* _PAGE TEXT_:
= Beginning of Section =

It may seem rude to spoil this mood of optimism, but we must remember some dark things about the Congress lest we allow them to ride roughshod over us, as they did during the Emergency. The rise of anti-Congress forces in the past three decades has sobered it down a bit, but that doesn't mean it will turn saintly overnight.
Nehru, our first prime minister, set the agenda for the Congress. He loved Gandhi, but hated the religious overtones of his political actions. British-educated Nehru embraced the Western definition of secularism: it brought us acclaim from the world community and made us look nobler than Islam-obsessed Pakistan, but in later years, it also unwittingly made it easy for the BJP to sell its idea of Hindu nationalism.
Nehru rejected Gandhi's village economics, and tried to graft the best of Russia and America in his five-year plans. We ended up with what came to be known as the licence raj, where the government had stifling control over all economic activity. Much of this changed with Rajiv Gandhi and later Narasimha Rao, both Congress prime ministers, but vestiges of Nehru's confusion remain.
For all his democratic impulses, Nehru wasn't opposed to dynasty. In school, we still study Nehru's florid prose with great reverence, and don't get even a glimpse of the incisive writing that Ambedkar and Lohia produced.
That's because we still believe in the glory of Nehru's pronouncements. And who'd want to drag the dynasty down anyway?
Nehru left behind an ambitious daughter who was to lead Indian democracy into its darkest days. She used the police to torture her political rivals, and turned an already brutal police force into an unimaginably corrupt and partisan machine. Indira Gandhi encouraged sycophants who would say and do anything to please her. Her son Sanjay is remembered with dread to this day, and his son Varun Gandhi is the new terror on the block. Indira Gandhi gained strength from regional tyrants, one of whom turned against her and killed her.
The Congress continues to get into unprincipled alliances to this day, as we saw recently when Dharam Singh willingly accepted a scheming Deve Gowda's hand in Karnataka. The Congress karma of cruelty and opportunism will return to haunt it, and we have to see if Manmohan Singh and Rahul Gandhi can do anything to overcome it.
Dynasty has remained a big curse for the Congress. Throughout its history, criminals, contractors and feudal lords have gravitated to the party. They have managed to protect their interests, and also profited wildly, all by merely remaining loyal to the Nehru family.
So while we congratulate Manmohan Singh on his victory, let us also remember to keep our eyes wide open.

= End of Section =

* _RECORDED DATA_:

= Beginning of Section =

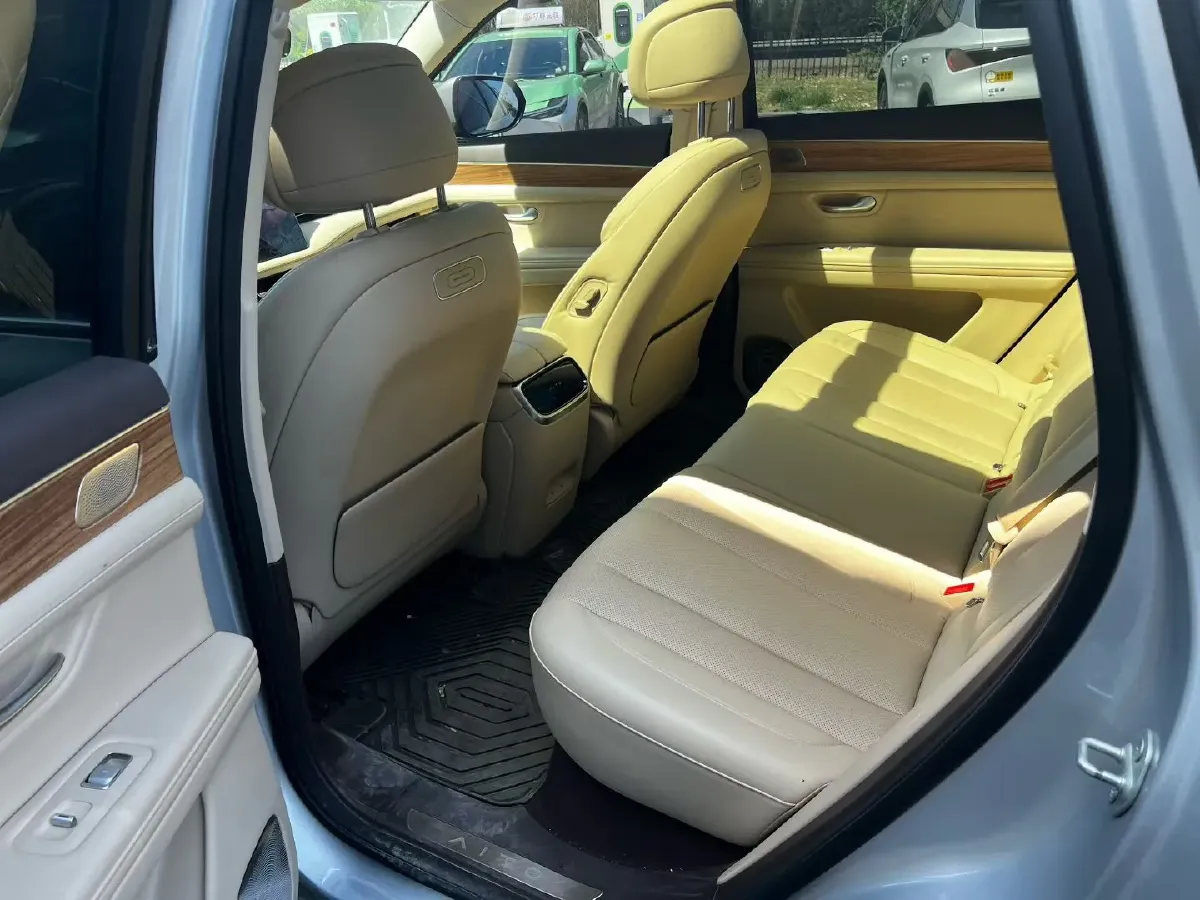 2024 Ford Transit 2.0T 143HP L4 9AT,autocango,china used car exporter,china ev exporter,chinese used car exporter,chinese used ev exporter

= End of Section =

* _TASKS FOR THIS EXERCISE_:
1 - From the Congress commentary, set down the passage starting at "Dynasty has remained" and ending at "the Nehru family.", copied word for word.
2 - Name every person whom the Congress commentary identifies as a prime minister.

* _TASK-BY-TASK SOLUTIONS_:
1 -
Dynasty has remained a big curse for the Congress. Throughout its history, criminals, contractors and feudal lords have gravitated to the party. They have managed to protect their interests, and also profited wildly, all by merely remaining loyal to the Nehru family.

2 - Nehru, Rajiv Gandhi, Narasimha Rao